Colorado Springs News, Sports & Business

Lamborn apologizes to Obama over reference to 'tar baby'

JOHN SCHROYER Updated: August 1, 2011 at 12:00 am

U.S. Rep. Doug Lamborn sent an apology to the White House Monday concerning a comment he made Friday during an interview with a Denver radio station.

He said during the interview about Obama's budget policies that being linked to President Barack Obama would be “like touching a tar baby.”

“I don’t even want to have to be associated with him. It’s like touching a tar baby, and you get it — you know, you’re stuck, and you’re part of the problem now, and you can’t get away,” Lamborn said. “I don’t want that to happen to us (Republicans), but if it does, or not, he’ll still get — properly so — the blame, because his policies, for four years, will have failed the American people.”

Though “tar baby” is defined in Merriam-Webster’s dictionary as “something from which it is nearly impossible to extricate oneself,” it has also long been recognized as a derogatory term for blacks.

Regardless of definition, Lamborn is taking serious heat from several angles. Two local black community leaders immediately condemned the congressman's comments, and said he should know better.

Rosemary Harris Lytle, president of the Colorado Springs chapter of the NAACP, said the connotations of the phrase "tar baby" are too well-known to make Lamborn's use of it excusable.

"The world already views (El Paso County) as ultra conservative, ultra right wing, Tea-Party-loving, gay bashing, an epicenter of hate. With two vitriolic words, our own Congressman again sealed our fate," Harris Lytle said.

Diane Allen-Philips, president of the Urban League of the Pikes Peak Region, said the congressman should be more conscious of the type of example he's setting.

"I don’t think you can just toss that phrase out and not have it associated with the past," said Allen-Philips. "If Barack Obama was not African American, would he have used the same terminology?"

In an email, Lamborn spokeswoman Catherine Mortensen wrote, "Congressman Lamborn regrets any misunderstanding. He simply meant to refer to a sticky situation or quagmire.”

Mortensen said neither Lamborn's district or Washington, D.C. offices had received any complaint about the "tar baby" comment until Denver radio show host David Sirota aired the interview clip Monday morning on 760 AM.

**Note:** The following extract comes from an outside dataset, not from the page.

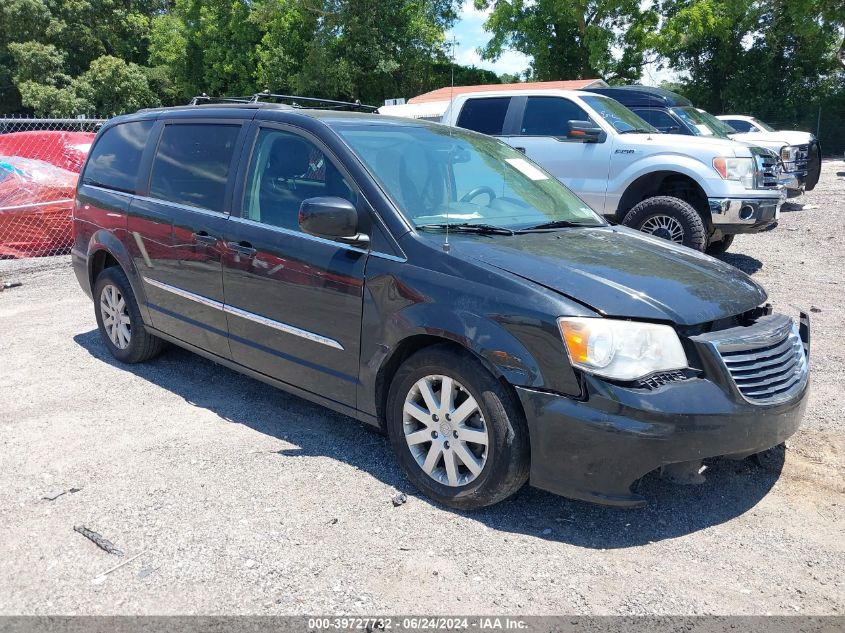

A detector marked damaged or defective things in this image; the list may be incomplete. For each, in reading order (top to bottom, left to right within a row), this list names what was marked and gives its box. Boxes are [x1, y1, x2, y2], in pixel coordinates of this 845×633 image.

damaged front bumper [516, 312, 808, 508]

Monday evening, Lamborn's office sent a news release saying he had "sent a personal letter to President Barack Obama apologizing for using a term some find insensitive." The release said Lamborn is "confident that the President will accept his heartfelt apology."

Earlier in the day, El Paso County Democratic Party Chair Kathleen Ricker called for just such an apology, saying the congressman's statement was not enough.

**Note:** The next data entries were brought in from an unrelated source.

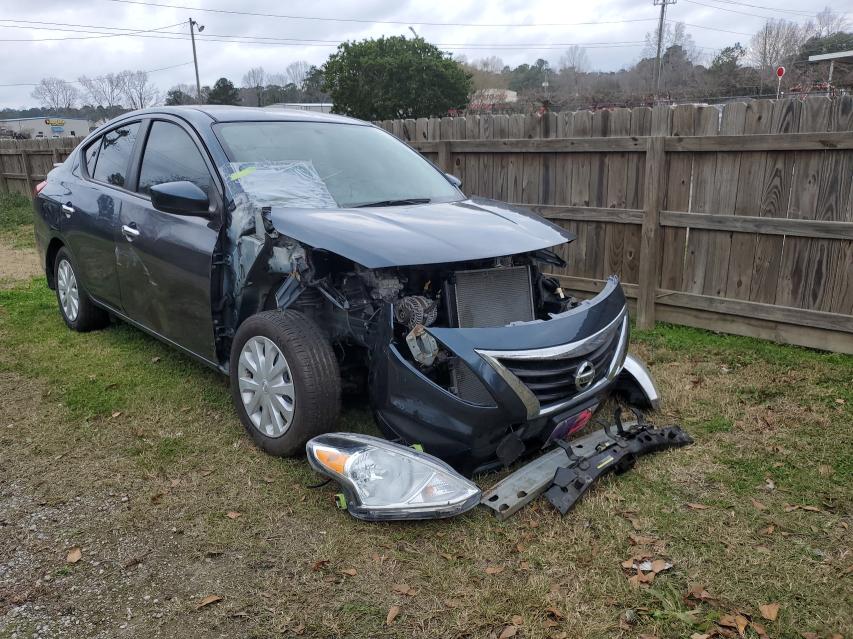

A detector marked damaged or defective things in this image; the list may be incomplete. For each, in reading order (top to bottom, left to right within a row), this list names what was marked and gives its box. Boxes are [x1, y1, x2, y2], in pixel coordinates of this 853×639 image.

damaged nissan versa [35, 106, 692, 520]
detached headlight [304, 432, 480, 524]
crumpled front bumper [368, 278, 660, 478]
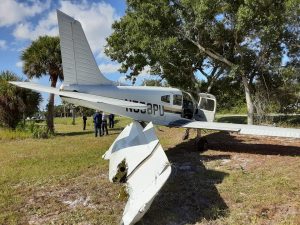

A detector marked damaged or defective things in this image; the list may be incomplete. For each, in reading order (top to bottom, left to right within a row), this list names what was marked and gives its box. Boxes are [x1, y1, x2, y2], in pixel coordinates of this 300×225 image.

broken wing fragment [103, 122, 171, 224]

“I am ashamed to call Doug Lamborn the federal representative for my community,” said Ricker. “For all that we try to do to convince the nation that our community is not a backwards, hateful, area, this foolish man speaks before thinking because he believes that politically he is invincible and invulnerable.”

Ricker's comments were immediately dismissed as "cheap political shots" by Eli Bremer, chair of the El Paso County Republican Party. Bremer said Lamborn's statement was being taken out of context, and was not at all intended as a reference to Obama's skin color.

"It's disgraceful that anyone would try and insinuate that he was being racist," said Bremer. "I think there are people out there who believe it is a racist term, but what’s important is not how people construe it but how it’s intended. It’s really unfair to take something completely out of context and try to politically destroy them because of it."

Lamborn isn't the only politician to ever land in hot water by using those two words. Former Massachusetts governor Mitt Romney was lambasted in 2006 for using the phrase in reference to a construction project, and U.S. Sen. John McCain had to apologize in 2007, during his presidential run, for using it in reference to divorces.